At a time when global institutional investors have been heavy sellers of Indian equities, IFC — the World Bank's private equity arm — reported its single-largest country exposure to India at 8.8 per cent of total committed portfolio in fiscal 2011.
This was higher than Brazil (6.2 per cent of the total portfolio), Russia (6 per cent), Turkey (5.7 per cent) and China (5.6 per cent).
India is expected to be a frontrunner during the fund allocation for the current fiscal (year ending June 2012), when IFC's approved funding is pegged at $10 billion. Especially so, since IFC looks to scale up equity investments over debt funding in private firms in India, according to market insiders.
During the fiscal 2011 (year ended June 2011) too, IFC's funding programme approval was for $10 billion.
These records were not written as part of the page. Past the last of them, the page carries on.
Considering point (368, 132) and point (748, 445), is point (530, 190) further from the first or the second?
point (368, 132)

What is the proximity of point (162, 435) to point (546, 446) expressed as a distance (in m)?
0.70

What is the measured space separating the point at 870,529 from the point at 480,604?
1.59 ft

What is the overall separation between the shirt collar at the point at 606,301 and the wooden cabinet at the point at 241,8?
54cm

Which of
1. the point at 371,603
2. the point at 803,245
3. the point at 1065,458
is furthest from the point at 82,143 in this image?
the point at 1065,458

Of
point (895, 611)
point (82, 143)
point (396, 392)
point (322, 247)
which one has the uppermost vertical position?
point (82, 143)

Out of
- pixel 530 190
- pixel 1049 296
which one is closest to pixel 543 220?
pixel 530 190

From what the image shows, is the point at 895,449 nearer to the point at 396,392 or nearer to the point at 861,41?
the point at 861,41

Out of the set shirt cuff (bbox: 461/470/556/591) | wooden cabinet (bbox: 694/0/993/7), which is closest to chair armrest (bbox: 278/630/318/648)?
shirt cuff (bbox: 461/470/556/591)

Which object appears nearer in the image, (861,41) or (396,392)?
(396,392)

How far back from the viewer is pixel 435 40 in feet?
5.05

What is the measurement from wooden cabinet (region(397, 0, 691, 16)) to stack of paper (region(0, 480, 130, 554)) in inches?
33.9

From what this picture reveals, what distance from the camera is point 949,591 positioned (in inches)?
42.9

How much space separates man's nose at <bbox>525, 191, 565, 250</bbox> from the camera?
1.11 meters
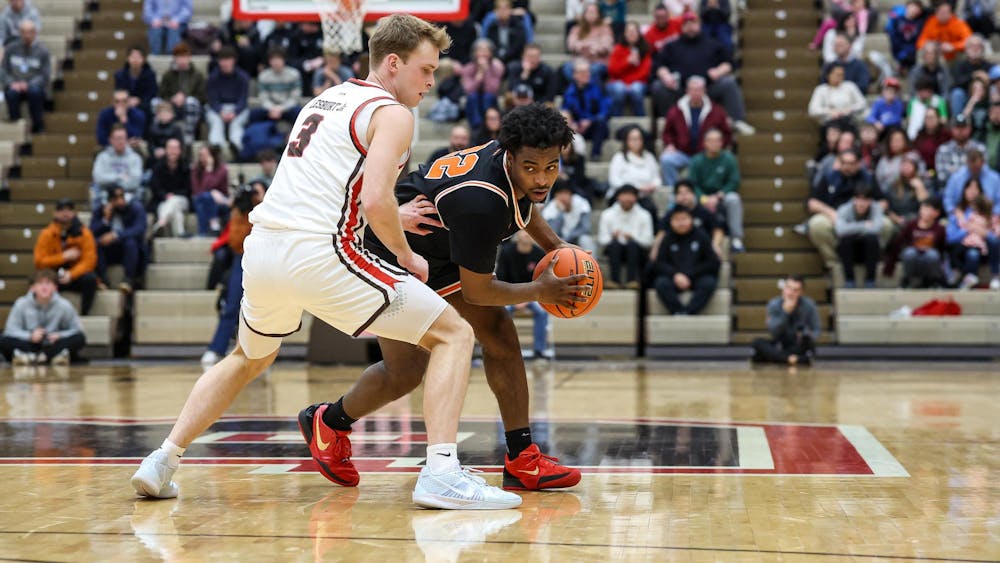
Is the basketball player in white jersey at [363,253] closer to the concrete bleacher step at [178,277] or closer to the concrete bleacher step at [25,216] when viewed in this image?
the concrete bleacher step at [178,277]

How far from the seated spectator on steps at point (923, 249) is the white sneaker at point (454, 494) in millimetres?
10790

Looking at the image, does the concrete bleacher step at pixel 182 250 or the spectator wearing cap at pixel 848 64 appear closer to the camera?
the concrete bleacher step at pixel 182 250

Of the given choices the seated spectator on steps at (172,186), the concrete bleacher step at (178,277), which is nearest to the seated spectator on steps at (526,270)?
the concrete bleacher step at (178,277)

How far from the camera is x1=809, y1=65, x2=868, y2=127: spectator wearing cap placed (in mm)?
16223

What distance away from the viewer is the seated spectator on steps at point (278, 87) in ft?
55.0

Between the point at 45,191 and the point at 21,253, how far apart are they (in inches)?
49.9

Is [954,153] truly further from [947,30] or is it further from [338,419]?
[338,419]

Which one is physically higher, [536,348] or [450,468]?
[450,468]

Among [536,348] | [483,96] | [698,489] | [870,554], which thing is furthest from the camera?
[483,96]

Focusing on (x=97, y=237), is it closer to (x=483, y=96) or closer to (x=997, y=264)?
(x=483, y=96)

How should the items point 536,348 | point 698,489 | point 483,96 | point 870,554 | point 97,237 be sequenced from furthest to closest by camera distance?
point 483,96 → point 97,237 → point 536,348 → point 698,489 → point 870,554

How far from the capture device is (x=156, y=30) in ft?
59.9

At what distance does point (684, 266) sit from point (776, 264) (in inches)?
63.2

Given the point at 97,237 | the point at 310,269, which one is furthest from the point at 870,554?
the point at 97,237
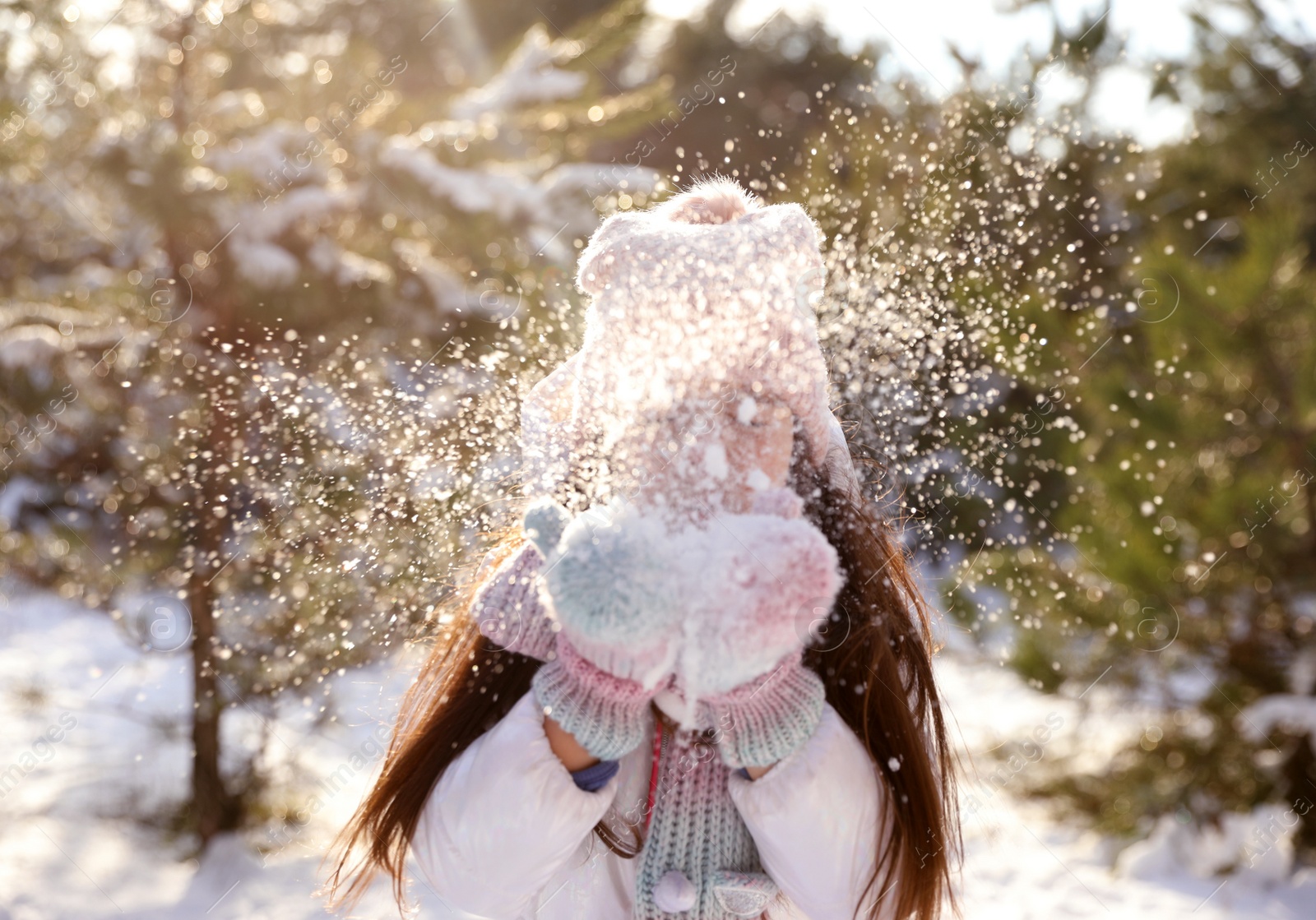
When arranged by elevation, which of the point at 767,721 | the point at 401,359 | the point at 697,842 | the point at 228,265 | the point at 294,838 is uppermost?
the point at 228,265

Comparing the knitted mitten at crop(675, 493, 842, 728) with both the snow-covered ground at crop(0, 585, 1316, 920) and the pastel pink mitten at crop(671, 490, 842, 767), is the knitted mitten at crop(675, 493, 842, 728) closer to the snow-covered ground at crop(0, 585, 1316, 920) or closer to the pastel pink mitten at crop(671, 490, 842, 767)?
the pastel pink mitten at crop(671, 490, 842, 767)

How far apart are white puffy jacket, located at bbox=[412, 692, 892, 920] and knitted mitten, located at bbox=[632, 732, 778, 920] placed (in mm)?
40

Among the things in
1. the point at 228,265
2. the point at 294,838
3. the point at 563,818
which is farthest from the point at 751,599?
the point at 294,838

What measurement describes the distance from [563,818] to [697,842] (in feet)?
0.59

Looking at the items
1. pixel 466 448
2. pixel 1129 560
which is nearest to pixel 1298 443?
pixel 1129 560

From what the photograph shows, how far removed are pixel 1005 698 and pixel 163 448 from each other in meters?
4.30

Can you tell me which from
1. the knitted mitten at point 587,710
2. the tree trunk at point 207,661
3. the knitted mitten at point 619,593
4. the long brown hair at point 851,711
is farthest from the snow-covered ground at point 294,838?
the knitted mitten at point 619,593

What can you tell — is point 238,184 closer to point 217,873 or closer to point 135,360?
point 135,360

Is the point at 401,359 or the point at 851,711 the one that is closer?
the point at 851,711

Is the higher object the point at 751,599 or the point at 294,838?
the point at 751,599

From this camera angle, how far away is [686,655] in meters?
0.73

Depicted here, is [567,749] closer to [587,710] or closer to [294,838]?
[587,710]

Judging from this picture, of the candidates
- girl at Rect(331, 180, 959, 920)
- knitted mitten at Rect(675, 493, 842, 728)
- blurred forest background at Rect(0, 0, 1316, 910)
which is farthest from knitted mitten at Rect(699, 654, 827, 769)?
A: blurred forest background at Rect(0, 0, 1316, 910)

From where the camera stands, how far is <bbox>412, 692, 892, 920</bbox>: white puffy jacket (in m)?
0.88
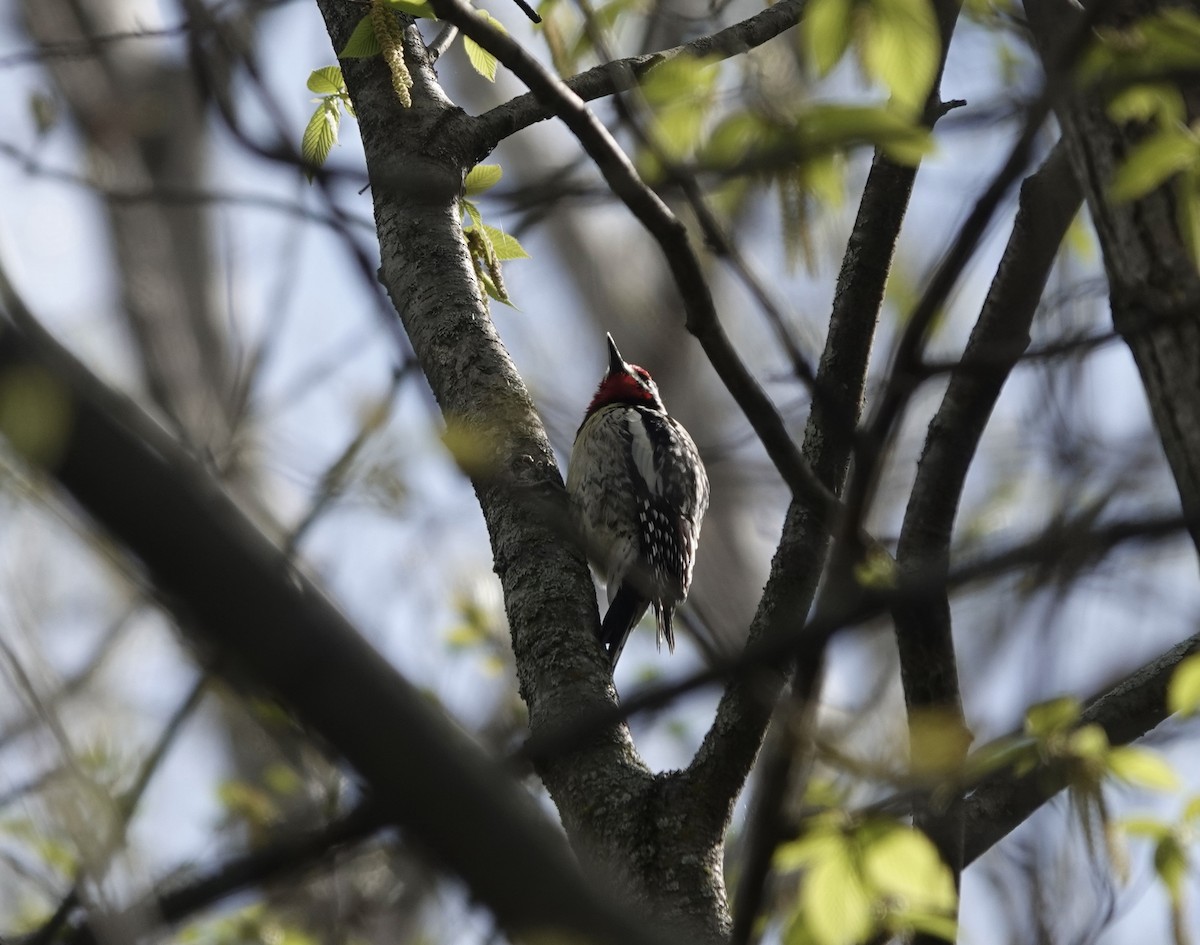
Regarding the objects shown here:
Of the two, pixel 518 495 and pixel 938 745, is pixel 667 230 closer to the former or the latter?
pixel 518 495

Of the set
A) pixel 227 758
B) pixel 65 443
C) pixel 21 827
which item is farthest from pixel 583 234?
pixel 65 443

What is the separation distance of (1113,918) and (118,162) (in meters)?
4.63

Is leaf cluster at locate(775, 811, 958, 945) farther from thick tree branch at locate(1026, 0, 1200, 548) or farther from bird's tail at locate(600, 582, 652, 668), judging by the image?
bird's tail at locate(600, 582, 652, 668)

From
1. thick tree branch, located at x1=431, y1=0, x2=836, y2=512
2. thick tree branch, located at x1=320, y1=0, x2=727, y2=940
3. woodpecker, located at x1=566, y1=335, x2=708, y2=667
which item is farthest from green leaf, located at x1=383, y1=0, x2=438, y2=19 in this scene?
woodpecker, located at x1=566, y1=335, x2=708, y2=667

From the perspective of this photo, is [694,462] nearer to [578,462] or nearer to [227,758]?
[578,462]

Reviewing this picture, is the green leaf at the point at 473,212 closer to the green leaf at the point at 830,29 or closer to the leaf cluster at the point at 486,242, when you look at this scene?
the leaf cluster at the point at 486,242

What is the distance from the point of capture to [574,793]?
2.23m

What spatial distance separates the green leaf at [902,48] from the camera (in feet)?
4.74

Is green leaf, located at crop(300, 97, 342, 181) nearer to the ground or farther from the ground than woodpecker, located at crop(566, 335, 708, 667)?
nearer to the ground

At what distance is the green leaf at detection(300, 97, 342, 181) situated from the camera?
2.68 metres

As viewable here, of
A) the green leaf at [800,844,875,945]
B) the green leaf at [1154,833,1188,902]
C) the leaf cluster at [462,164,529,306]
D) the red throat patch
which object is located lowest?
the green leaf at [800,844,875,945]

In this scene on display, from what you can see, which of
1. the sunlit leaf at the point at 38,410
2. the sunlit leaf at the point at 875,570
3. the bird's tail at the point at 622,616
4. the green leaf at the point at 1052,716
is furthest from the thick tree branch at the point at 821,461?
the bird's tail at the point at 622,616

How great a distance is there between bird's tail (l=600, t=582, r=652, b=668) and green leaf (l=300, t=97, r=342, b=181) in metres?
2.22

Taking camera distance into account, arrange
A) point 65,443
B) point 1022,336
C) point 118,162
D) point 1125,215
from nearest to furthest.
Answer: point 65,443, point 1125,215, point 1022,336, point 118,162
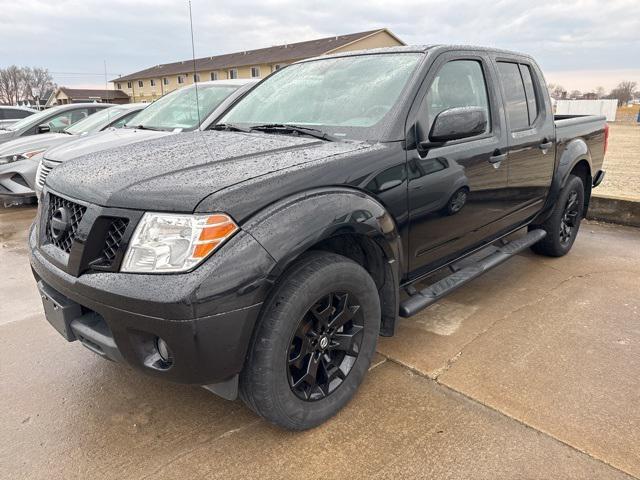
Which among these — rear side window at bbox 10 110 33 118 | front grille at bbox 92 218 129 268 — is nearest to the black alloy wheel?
front grille at bbox 92 218 129 268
The increased focus on India is in line with the broad investment trend being followed by IFC, all of whose loans are to private-sector entities or quasi private sector entities.
Over the last five years, the World Bank arm has been gradually ramping up its exposure to India. In absolute terms, the private sector lender held a portfolio of $3.77 billion (as of June 30, 2011) in India, making it IFC's largest country of operations with commitments of $1.8 billion in financial year 2010 alone, overtaking Brazil and higher than Russia and China.
Cumulatively, IFC had $61.1 billion in total assets at fiscal year-end 2010, of which $29.2 billion represented development-related exposure (DRE).
In September and October, foreign funds had heavily sold Indian shares, putting more pressure on the Rupee. The sharp decline in the Rupee has been driven by capital outflows amid Euro-zone worries. The Finance Ministry has attributed the stock market crash to withdrawal of funds by foreign institutional investors (FIIs) and the depreciation of the Rupee.
The Rupee has weakened more than 15 per cent since April and touched a record low of Rs 52.72 on Tuesday, making it the worst performing currency in Asia.
During the first three quarters of 2011, private-equity investments in India are reported to have jumped 31 per cent to $7.89 billion, according to data from auditing and consultancy firm KPMG. Apart from IFC, private equity biggies such as Blackstone India and KKR & Co (Kohlberg Kravis Roberts & Co.) are among players looking to scale up their India exposure.
The Blackstone India chief was quoted in an agency report as saying that he expects to do five or six deals a year in India of roughly $100 million to $120 million each. KKR has already beefed up its India team with the appointment of a Director based in Mumbai late last year.